Task goal: For this exercise, an exact copy is needed of only the lines from the one containing "Sailstar Candelabra LED" through the end of the data, with pictures left out.

Data below:
____

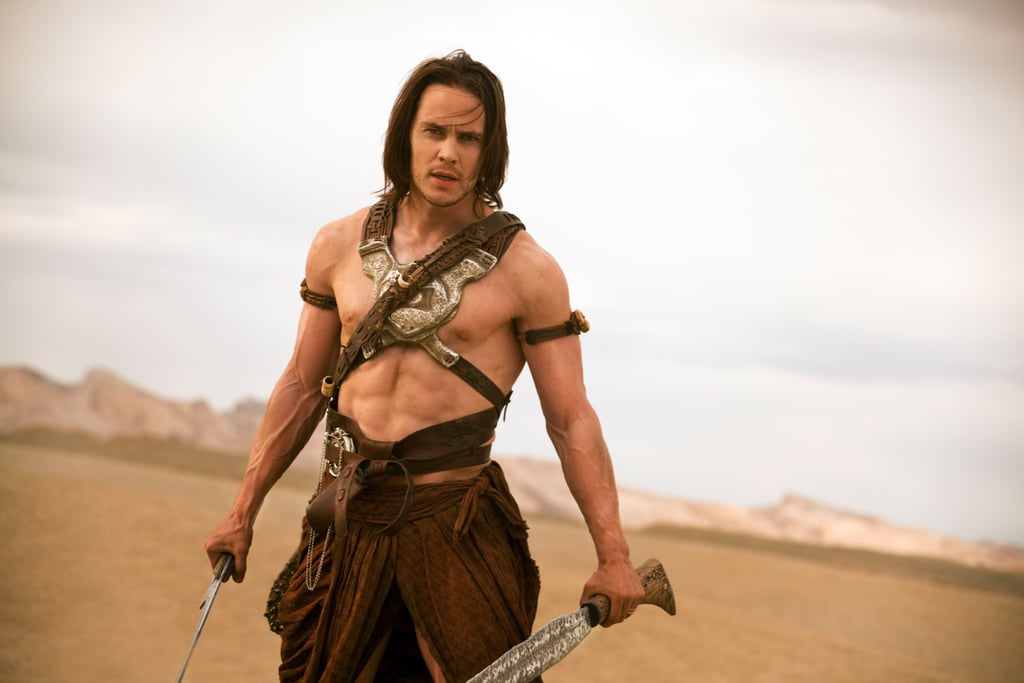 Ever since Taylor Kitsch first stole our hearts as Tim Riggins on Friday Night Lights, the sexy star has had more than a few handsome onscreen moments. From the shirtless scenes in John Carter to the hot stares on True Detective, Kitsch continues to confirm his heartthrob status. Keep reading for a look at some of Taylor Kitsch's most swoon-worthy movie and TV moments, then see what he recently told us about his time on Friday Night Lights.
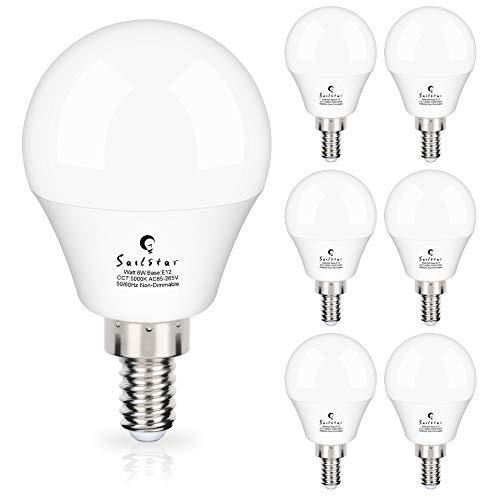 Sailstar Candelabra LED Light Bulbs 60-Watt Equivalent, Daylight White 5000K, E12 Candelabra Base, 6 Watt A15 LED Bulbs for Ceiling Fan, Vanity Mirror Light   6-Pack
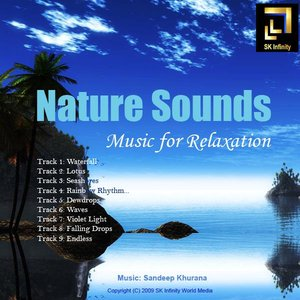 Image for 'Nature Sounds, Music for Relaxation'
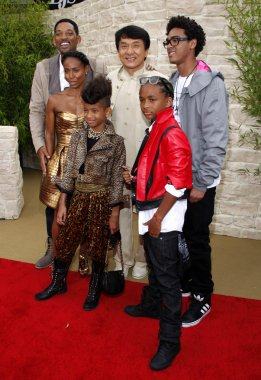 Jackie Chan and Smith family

____

Result of this task:
 Sailstar Candelabra LED Light Bulbs 60-Watt Equivalent, Daylight White 5000K, E12 Candelabra Base, 6 Watt A15 LED Bulbs for Ceiling Fan, Vanity Mirror Light   6-Pack
 Image for 'Nature Sounds, Music for Relaxation'
 Jackie Chan and Smith family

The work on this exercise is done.